Parce que l’équilibre au sein du groupe n’a jamais semblé aussi parfait et que chaque rôle est maîtrisé à merveille.
Parce que les compositions sont excellentes (World In My Eyes, Policy of Truth, Halo, les obscurs Waiting for the Night et Blue Dress) et qu’on apprécie le clin d’oeil à One of These Days de Pink Floyd sur Clean.
Parce qu’enfin, Enjoy the Silence est l’une des plus belles et plus touchantes chansons de ces 25 dernières années.
Même s’il en a encore sous la semelle, le groupe aura du mal à atteindre une telle quintessence à l’avenir.
Ultra (Avril 1997)
Songs of Faith and Devotion (1993) était bien consistant. Il était parfait dans son rôle de successeur de Violator (une performance !) et aurait eu une place de choix dans cette sélection si nous n’avions pas préféré mettre en avant Ultra.
Ce neuvième album est le premier sans Alan Wilder depuis son arrivée en 1983.
Lassé de devoir imposer ses idées aux forceps, le musicien a préféré mettre les voiles. Sans lui, Depeche Mode ne sera plus jamais vraiment le même. Ultra est donc le fruit du travail d’un trio privé de son maître d’oeuvre. Heureusement, l’architecte Martin Gore est bien présent et en grande forme artistique.

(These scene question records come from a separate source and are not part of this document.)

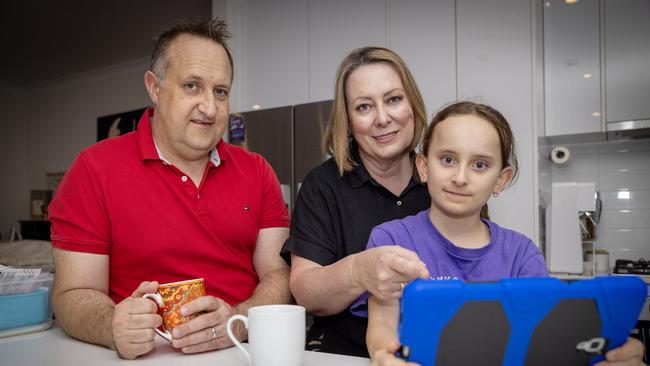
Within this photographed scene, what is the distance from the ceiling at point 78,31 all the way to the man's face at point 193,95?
3374mm

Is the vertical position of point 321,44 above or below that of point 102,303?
above

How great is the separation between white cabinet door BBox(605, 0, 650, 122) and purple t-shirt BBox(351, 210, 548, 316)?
2.38 m

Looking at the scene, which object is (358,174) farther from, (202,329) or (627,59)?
(627,59)

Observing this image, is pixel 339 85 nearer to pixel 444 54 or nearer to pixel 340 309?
pixel 340 309

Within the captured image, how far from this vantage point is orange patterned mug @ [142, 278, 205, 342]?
91cm

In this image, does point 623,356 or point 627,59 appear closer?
point 623,356

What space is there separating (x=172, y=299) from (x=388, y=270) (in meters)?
0.43

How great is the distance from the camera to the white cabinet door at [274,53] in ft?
11.6

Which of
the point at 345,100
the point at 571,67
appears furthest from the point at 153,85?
the point at 571,67

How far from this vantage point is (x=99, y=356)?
2.98ft

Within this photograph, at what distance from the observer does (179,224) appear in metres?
1.30

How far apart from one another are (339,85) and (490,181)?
1.91 feet

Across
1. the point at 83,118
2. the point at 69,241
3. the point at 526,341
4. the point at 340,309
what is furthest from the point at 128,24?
the point at 526,341

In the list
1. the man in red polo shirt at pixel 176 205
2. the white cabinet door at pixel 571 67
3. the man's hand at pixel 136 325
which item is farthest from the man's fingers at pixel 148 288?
the white cabinet door at pixel 571 67
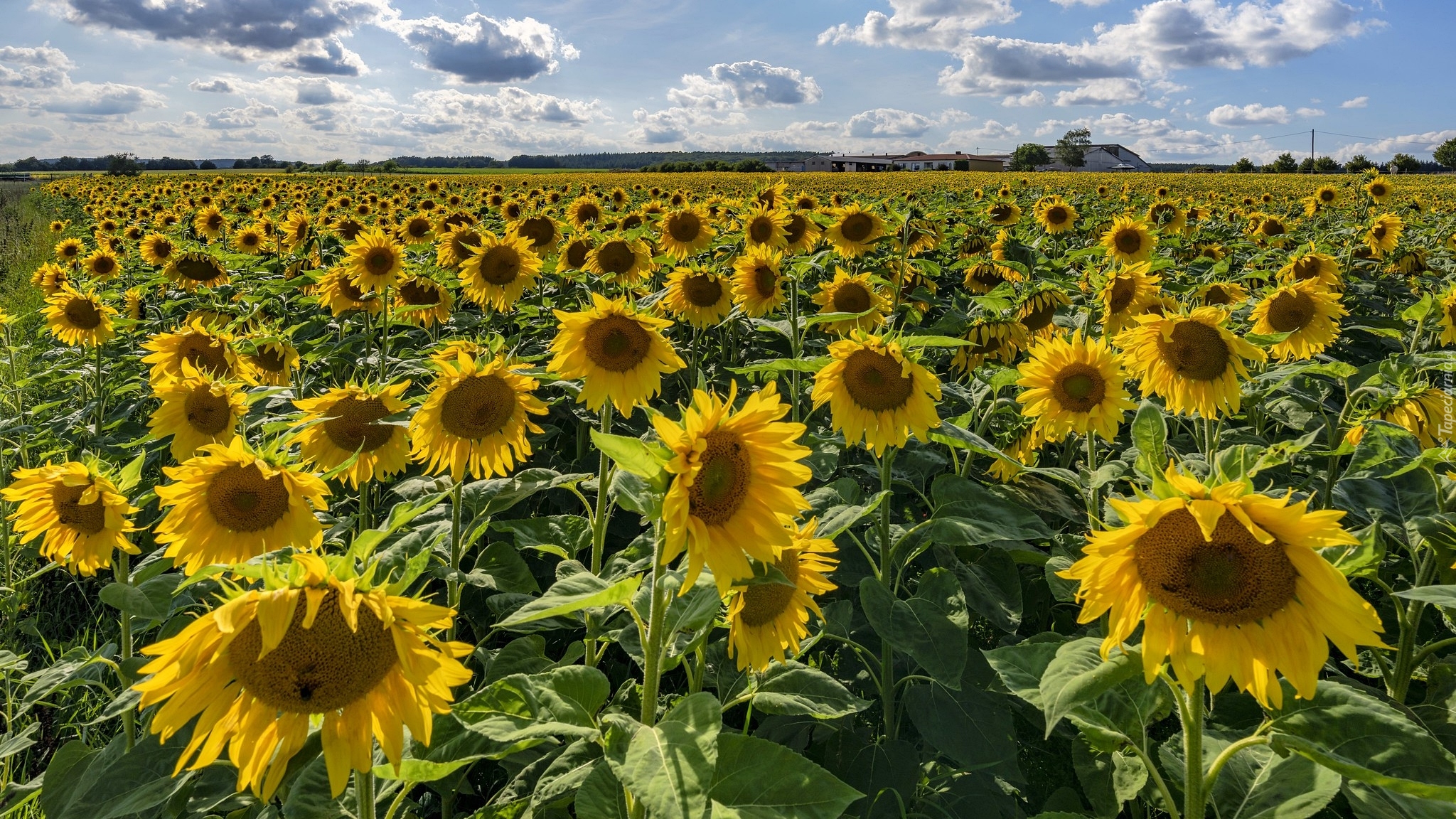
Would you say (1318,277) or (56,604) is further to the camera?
(1318,277)

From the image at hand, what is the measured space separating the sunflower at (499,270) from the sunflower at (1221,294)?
4557 mm

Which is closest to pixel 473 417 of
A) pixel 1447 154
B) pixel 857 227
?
pixel 857 227

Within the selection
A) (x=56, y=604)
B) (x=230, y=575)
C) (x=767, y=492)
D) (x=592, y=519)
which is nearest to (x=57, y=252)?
(x=56, y=604)

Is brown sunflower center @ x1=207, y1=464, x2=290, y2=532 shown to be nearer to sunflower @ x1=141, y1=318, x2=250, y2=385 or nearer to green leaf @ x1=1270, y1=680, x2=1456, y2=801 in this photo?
sunflower @ x1=141, y1=318, x2=250, y2=385

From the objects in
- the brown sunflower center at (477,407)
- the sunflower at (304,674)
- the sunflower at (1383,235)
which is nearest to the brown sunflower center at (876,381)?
the brown sunflower center at (477,407)

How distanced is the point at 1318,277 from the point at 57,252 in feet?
44.4

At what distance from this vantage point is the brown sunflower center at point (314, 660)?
4.58ft

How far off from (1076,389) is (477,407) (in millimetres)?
2465

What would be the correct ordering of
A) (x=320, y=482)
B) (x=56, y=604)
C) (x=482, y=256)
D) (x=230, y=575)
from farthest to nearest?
(x=482, y=256), (x=56, y=604), (x=230, y=575), (x=320, y=482)

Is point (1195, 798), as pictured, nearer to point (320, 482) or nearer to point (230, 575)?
point (320, 482)

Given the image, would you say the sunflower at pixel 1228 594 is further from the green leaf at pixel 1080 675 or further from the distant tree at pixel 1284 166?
the distant tree at pixel 1284 166

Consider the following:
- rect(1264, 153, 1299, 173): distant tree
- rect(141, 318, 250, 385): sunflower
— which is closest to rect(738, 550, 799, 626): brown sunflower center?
rect(141, 318, 250, 385): sunflower

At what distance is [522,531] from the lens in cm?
252

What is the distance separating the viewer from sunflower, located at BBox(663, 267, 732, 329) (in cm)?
557
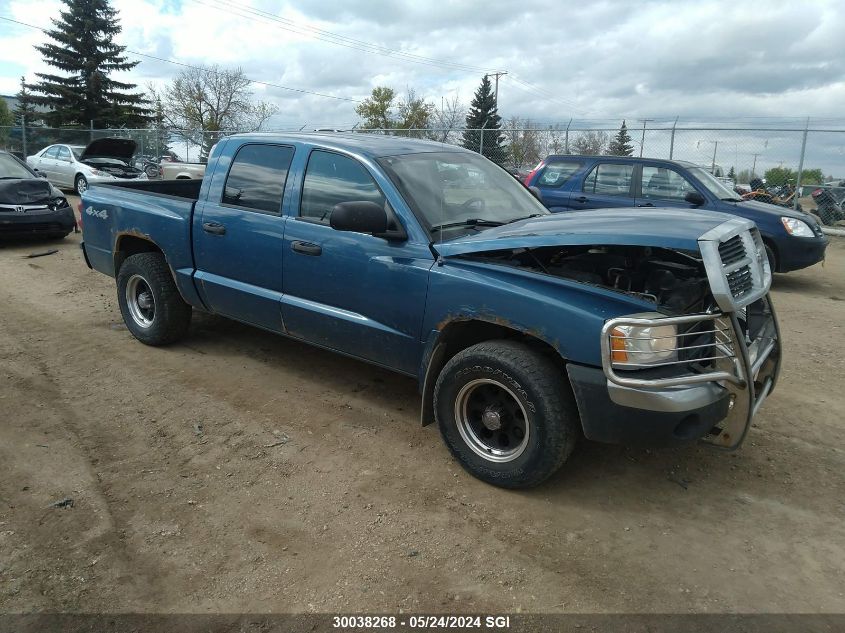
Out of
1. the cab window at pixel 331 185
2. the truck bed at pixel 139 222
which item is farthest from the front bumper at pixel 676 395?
the truck bed at pixel 139 222

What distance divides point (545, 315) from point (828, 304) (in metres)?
6.64

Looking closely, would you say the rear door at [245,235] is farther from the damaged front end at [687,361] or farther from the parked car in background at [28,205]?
the parked car in background at [28,205]

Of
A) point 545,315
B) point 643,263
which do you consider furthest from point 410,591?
point 643,263

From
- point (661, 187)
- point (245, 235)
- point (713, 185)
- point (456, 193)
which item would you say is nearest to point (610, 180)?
point (661, 187)

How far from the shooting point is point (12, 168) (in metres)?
10.4

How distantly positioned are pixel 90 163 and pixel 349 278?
16.8 metres

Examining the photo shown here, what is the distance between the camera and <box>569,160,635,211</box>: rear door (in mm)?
9016

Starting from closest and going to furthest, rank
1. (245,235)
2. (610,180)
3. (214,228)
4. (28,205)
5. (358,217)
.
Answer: (358,217) < (245,235) < (214,228) < (610,180) < (28,205)

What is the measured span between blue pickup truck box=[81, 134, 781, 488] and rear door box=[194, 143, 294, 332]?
0.05ft

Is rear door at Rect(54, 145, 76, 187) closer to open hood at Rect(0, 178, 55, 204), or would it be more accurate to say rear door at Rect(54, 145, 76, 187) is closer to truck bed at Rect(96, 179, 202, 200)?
open hood at Rect(0, 178, 55, 204)

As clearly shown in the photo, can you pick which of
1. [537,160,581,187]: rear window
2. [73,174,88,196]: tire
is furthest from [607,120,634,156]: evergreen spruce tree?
[73,174,88,196]: tire

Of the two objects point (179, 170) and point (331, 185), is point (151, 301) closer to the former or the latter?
point (331, 185)

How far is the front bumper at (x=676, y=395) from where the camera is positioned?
111 inches

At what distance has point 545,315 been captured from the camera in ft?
10.0
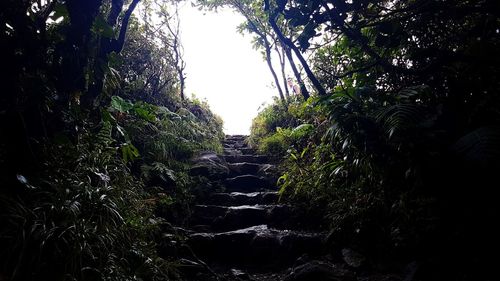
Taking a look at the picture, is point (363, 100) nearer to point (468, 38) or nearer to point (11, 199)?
point (468, 38)

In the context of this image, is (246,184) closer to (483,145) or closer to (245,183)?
(245,183)

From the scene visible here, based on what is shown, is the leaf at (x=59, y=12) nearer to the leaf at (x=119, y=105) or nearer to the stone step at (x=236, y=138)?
the leaf at (x=119, y=105)

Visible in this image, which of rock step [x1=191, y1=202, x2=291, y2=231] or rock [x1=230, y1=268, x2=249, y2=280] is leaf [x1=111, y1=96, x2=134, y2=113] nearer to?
rock step [x1=191, y1=202, x2=291, y2=231]

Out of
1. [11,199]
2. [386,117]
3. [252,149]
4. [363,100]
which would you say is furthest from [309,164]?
[11,199]

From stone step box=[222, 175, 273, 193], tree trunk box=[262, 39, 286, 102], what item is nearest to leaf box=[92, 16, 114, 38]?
stone step box=[222, 175, 273, 193]

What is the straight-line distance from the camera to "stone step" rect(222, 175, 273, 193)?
260 inches

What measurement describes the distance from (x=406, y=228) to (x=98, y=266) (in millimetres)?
2619

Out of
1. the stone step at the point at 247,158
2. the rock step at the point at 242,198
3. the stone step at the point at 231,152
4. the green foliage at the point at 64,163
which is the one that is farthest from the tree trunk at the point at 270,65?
the green foliage at the point at 64,163

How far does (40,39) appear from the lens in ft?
9.29

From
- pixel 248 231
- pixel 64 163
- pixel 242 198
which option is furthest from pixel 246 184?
pixel 64 163

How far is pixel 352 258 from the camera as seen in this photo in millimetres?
3314

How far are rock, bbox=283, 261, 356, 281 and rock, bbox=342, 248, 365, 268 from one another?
0.34 feet

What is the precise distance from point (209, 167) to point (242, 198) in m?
1.19

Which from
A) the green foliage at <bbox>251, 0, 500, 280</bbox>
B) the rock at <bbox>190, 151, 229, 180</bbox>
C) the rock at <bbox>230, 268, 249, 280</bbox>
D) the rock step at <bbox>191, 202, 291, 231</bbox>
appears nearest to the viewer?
the green foliage at <bbox>251, 0, 500, 280</bbox>
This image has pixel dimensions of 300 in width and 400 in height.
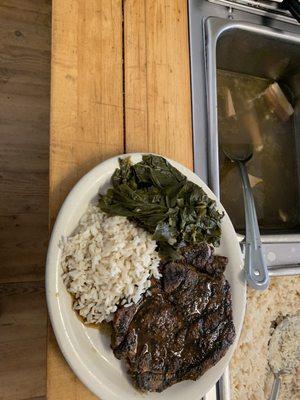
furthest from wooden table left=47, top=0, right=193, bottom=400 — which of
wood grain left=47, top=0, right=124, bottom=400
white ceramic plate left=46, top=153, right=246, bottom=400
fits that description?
white ceramic plate left=46, top=153, right=246, bottom=400

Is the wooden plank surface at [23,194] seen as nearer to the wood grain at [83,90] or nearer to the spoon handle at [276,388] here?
the wood grain at [83,90]

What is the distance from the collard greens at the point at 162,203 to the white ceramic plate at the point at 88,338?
0.15ft

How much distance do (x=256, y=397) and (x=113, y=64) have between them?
164cm

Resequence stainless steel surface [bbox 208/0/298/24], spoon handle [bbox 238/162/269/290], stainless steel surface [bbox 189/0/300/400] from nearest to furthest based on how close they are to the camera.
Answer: spoon handle [bbox 238/162/269/290], stainless steel surface [bbox 189/0/300/400], stainless steel surface [bbox 208/0/298/24]

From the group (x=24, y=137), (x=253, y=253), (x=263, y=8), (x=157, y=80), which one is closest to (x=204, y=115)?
(x=157, y=80)

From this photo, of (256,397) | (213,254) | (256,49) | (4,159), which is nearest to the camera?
(213,254)

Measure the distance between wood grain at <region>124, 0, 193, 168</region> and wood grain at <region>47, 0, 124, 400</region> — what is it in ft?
0.18

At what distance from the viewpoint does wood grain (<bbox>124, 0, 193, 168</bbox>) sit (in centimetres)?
158

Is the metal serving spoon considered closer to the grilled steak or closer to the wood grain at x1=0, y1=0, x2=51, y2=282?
the grilled steak

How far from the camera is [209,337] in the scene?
1.34m

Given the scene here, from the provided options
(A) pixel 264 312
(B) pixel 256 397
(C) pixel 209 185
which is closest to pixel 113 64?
(C) pixel 209 185

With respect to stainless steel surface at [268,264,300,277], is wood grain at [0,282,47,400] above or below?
below

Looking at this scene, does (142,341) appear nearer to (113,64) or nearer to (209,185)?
(209,185)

C’est un disque difficile d’accès. Les mélodies ne s’imposent pas comme ça pouvait être le cas sur Music for the Masses, par exemple. Mais c’est un album qui fourmille d’idées (Useless, le torturé Barrel of a Gun ou Jazz Thieves, véritable trip tribal) et qui offre de grands moments à qui sait prendre le temps de les apprivoiser (Sister of Night). En rock et trip-hop, le groupe repousse quelques unes de ses limites sonores. Pour le meilleur.